═════ Document excerpt ═════

One of the challenges for all of us is that as soon as we touch on one of these issues, we receive stories from up and down the country about other people’s experiences. I truly believe that every one of us in this place should campaign on something that makes them want to cry—something that is so devastating to us as individuals that we cannot ignore it. For me, that is child food poverty, as it is for many others on the Labour Benches, and across the House.
When I first got selected to run to be the Member of Parliament for Stoke-on-Trent North and Kidsgrove, I started talking to some of my local families. Someone who worked as a school catering assistant told me the story of a child who collapsed—fainted—one Monday morning when he walked into school. It took a while to understand what had happened. It was 11 o’clock in the morning. He had not eaten since his free school meal on Friday. He was given a sandwich and an apple due to how close it was to lunchtime. He ate the sandwich but did not eat the apple—he put it in his rucksack. People said, “It’s okay—you are going to have lunch in a minute. It’s absolutely fine—eat the food.” He said, “My sister is down the hall and she hasn’t eaten either.” In the 21st century, in the 13th-largest city in the country, we have children who are starving. It does not matter if their parents are not good enough. It does not matter how much money is or is not going into the household. The reality on the ground is that our children are not being fed. With all the will in the world, we can put in every kind of initiative, but we have failed in everything if this is happening in our schools.

═════ Dataset section ═════

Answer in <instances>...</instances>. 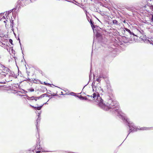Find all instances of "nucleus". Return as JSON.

═════

:: Goals ::
a - Answer these questions using the speech on child food poverty, one answer per line:
(i) Which cause does the speaker say makes them want to cry?
(ii) Which seat was the speaker selected to run for?
(iii) When had the boy who collapsed last eaten?
b - Return a word-for-word passage from the speech on child food poverty. Begin at the words that have "One of the challenges" and stop after "across the House.".
c - Take the speech on child food poverty further, continuing from its final sentence.

:: Task answers ::
a -
(i) Child food poverty.
(ii) Stoke-on-Trent North and Kidsgrove.
(iii) At his free school meal on Friday.

b -
One of the challenges for all of us is that as soon as we touch on one of these issues, we receive stories from up and down the country about other people’s experiences. I truly believe that every one of us in this place should campaign on something that makes them want to cry—something that is so devastating to us as individuals that we cannot ignore it. For me, that is child food poverty, as it is for many others on the Labour Benches, and across the House.

c -
We heard about a child in Scotland who was going to one of the holiday clubs that were set up two years ago. They were stealing the ketchup packets that were on the table every lunchtime. Our friend Lindsay Graham tells this story and cannot help but cry when she does. When the child was asked why they were stealing ketchup packets, they said they hoped they could make tomato soup out of them when they got home, because there was literally nothing else to eat. That is the reality of child food poverty in the 21st century. It is Victorian. It is heartbreaking, it is devastating, and it is why we so desperately need direct intervention.
Since the introduction of universal credit in my constituency, demand at the food bank has gone up 46%. My food bank considered cancelling its Christmas service because it was 1 tonne short of food. We have poverty at every level, but as soon as it becomes about food, it is devastating for communities. That is why I am so grateful that the Government launched the holiday hunger pilots. They did not give any money to Stoke-on-Trent, but I am sure that will be rectified next year, Minister.
Instead, work has been done through the opportunity area board, and the wonderful, extraordinary, fantastically brilliant Carol Shanahan has launched a charity in order to provide such a service in my constituency. Last summer, 16,500 meals were provided by volunteers during the summer holidays. It is important that we look at child food poverty in the round, and I want to tell one story from last year’s projects.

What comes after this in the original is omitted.